The Coqualeetza Elders group received a poster stating, “To Survivors and Family Members of Survivors of Indian Residential Schools, We lift our hands to honour your Courage and your Spirit. From Agassiz Christian School.’ The poster was signed by staff and students at the school during a chapel service that spent time focusing on the tragic history of Canada’s First Nations as well as traditional song and dance presented to the students.
“We were reminded of the residential schools and the sadness around the residential school era, as well as our desire to build bridges with First Nations communities,” says principal John Zeidhoff. “This was indeed a very tragic time for them, and we wanted to show our support.”
The poster was presented to the Coqualeetza Elders group, a multi-Aboriginal group with members from many nations including Sto:lo, Sts’ailes, Haida, Metis and Ojibway, among others. It was presented during a gathering hosted by the Chilliwack Native Pentecostal Church in Sardis on Wednesday, June 11.
Agassiz resident and Sts’ailes member Shirley Leon is a member of the Coqualeetza Elders group. She says the gesture made a deep impact on those gathered to have that suffering acknowledged by local students.
“For these children to learn about it has touched our heart deeply,” says Leon. “That is tremendous.”

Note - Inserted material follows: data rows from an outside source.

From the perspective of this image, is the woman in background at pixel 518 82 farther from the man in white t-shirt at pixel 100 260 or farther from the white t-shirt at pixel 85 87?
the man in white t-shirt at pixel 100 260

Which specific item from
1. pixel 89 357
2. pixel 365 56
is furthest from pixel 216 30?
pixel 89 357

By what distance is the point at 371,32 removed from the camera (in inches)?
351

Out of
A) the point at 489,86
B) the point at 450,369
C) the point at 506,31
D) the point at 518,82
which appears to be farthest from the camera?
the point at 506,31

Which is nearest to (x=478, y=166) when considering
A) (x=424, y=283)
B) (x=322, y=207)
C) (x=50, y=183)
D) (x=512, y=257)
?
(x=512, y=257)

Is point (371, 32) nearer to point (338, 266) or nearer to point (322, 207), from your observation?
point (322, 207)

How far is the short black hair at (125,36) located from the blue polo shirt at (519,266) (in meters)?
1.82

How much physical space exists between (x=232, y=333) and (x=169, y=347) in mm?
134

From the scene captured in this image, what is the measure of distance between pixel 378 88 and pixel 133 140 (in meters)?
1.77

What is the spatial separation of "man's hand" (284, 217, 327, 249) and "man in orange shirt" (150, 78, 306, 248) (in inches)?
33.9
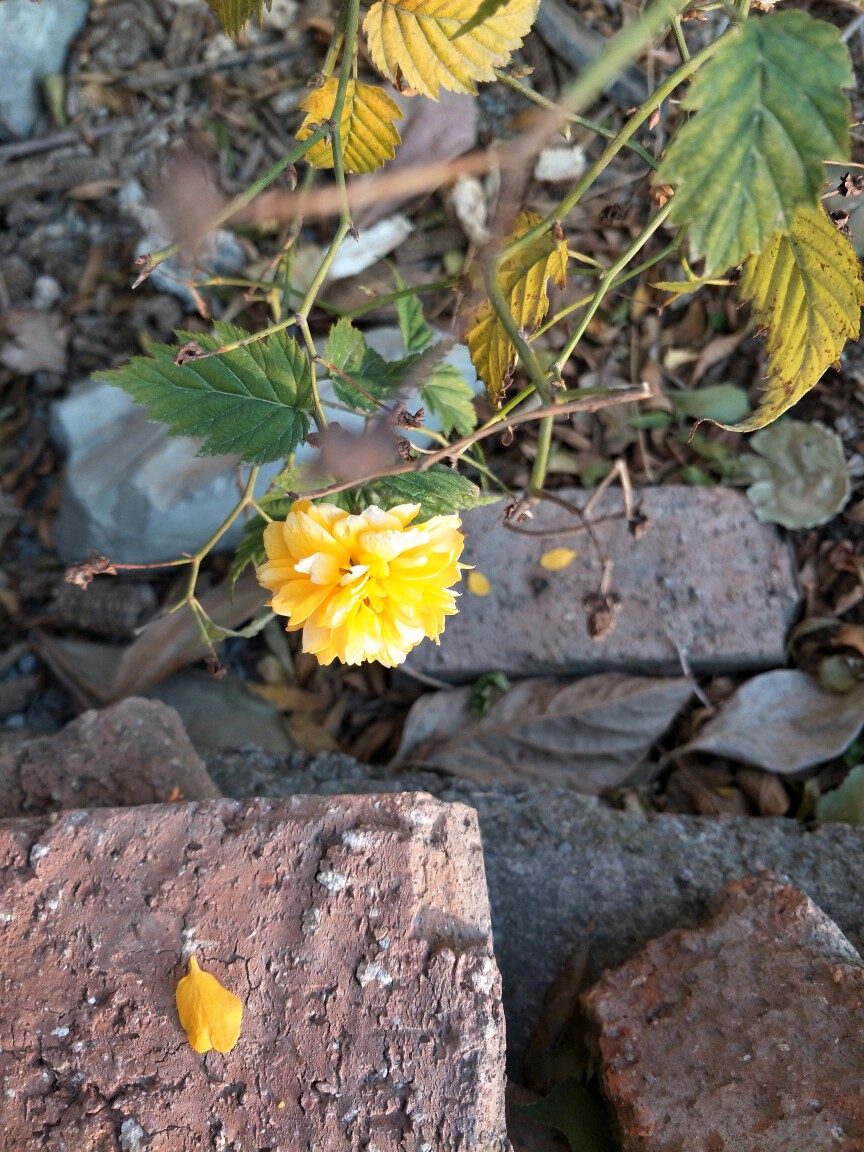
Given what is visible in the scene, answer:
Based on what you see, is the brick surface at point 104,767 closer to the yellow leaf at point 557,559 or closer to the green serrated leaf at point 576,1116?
the green serrated leaf at point 576,1116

While Leon was not a residential school survivor, she says all First Nations people have been affected by a colonialistic system and there were just as many “atrocities” in the federal day schools. She lays little hope in the reports that come out from the federal government and says it will be steps like those taken by students at Agassiz Christian that will bring real healing to this land and its peoples.
“To me, all that money spent [on residential school reports] is not going to do as much good as what these little children did, in this small little community in little old Agassiz,” says Leon. “It’s hard to find the words to express how wonderful it was to have that gesture and acknowledgement.”
Harvey Andrew, a Chawathil Band member living in Agassiz, was also at the Coqualeetza Elders group for the presentation.
“I was quite surprised,” says Andrew of the poster and its message. “It lifted me. We are not so invisible anymore.”
Andrew’s mother attended residential school and says while she never talked about it to him, it certainly had an impact on his upbringing.
“We definitely do need healing,” says Andrew. “We have to give it some time.”